Given exercise:
Return each line from the rows below that contains the string "silver".

Record list:
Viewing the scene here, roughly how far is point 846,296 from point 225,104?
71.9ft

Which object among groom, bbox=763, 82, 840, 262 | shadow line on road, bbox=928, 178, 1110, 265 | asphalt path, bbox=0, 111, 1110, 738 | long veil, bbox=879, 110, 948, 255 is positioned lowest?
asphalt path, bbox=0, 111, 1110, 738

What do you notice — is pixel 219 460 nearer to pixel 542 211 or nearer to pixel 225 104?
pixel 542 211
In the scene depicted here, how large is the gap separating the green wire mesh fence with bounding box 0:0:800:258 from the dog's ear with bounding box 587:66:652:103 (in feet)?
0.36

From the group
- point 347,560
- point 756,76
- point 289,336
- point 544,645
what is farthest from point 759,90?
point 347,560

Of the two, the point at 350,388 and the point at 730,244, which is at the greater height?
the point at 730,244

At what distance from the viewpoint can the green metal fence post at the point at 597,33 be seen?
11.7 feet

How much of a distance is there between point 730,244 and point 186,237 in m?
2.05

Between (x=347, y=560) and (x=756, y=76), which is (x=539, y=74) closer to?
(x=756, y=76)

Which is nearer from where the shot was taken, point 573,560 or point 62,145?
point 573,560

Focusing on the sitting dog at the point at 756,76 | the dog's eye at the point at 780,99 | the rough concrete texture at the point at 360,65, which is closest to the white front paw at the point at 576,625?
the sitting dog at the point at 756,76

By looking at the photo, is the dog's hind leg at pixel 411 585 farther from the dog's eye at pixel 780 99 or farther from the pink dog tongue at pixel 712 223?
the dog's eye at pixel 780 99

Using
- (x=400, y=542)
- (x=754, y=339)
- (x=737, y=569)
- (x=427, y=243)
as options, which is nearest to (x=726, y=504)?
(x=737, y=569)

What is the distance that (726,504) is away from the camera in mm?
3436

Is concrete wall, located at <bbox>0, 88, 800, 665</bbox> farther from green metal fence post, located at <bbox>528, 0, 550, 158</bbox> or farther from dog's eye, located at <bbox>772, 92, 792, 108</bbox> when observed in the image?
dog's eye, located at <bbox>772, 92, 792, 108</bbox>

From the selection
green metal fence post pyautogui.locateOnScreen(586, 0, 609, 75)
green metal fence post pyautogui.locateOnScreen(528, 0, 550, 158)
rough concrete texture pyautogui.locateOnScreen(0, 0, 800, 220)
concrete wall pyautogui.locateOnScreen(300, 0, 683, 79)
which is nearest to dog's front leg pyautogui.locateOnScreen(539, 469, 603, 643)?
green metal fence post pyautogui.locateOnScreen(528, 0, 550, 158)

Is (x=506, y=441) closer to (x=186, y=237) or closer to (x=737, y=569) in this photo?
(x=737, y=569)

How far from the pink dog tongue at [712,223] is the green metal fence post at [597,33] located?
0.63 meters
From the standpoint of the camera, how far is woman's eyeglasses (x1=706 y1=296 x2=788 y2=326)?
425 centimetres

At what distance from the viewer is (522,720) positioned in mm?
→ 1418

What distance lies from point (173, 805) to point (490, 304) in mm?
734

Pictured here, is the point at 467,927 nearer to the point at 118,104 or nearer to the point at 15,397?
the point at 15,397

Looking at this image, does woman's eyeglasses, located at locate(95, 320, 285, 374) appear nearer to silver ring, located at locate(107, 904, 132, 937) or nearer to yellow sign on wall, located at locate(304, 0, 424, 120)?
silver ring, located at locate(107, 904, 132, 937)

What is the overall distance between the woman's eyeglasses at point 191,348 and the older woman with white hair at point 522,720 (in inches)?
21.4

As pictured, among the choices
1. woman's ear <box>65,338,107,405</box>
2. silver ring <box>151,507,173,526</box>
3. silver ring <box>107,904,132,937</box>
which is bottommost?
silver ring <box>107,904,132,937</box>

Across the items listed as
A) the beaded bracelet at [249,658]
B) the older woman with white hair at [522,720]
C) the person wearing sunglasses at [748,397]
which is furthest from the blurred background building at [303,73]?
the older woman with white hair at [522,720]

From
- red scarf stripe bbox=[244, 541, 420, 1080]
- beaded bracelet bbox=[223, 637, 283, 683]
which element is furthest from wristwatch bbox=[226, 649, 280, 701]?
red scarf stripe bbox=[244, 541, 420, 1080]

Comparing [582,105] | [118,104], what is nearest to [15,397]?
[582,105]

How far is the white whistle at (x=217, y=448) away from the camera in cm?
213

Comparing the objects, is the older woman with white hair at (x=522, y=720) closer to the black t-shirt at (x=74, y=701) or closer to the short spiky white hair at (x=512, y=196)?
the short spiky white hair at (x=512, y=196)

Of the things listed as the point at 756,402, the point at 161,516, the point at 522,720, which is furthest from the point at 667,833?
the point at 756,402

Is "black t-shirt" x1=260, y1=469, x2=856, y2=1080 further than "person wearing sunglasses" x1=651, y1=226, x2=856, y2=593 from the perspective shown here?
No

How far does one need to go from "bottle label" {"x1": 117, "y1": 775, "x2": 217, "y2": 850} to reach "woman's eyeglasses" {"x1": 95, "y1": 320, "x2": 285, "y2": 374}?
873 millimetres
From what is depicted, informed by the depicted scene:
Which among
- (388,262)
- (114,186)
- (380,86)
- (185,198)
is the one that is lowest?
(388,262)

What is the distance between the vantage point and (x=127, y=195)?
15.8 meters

Task result:
Looking at this image, does woman's eyeglasses, located at locate(95, 320, 285, 374) appear nearer to silver ring, located at locate(107, 904, 132, 937) or nearer to yellow sign on wall, located at locate(304, 0, 424, 120)?
silver ring, located at locate(107, 904, 132, 937)
2. silver ring <box>151,507,173,526</box>
3. silver ring <box>107,904,132,937</box>
silver ring <box>107,904,132,937</box>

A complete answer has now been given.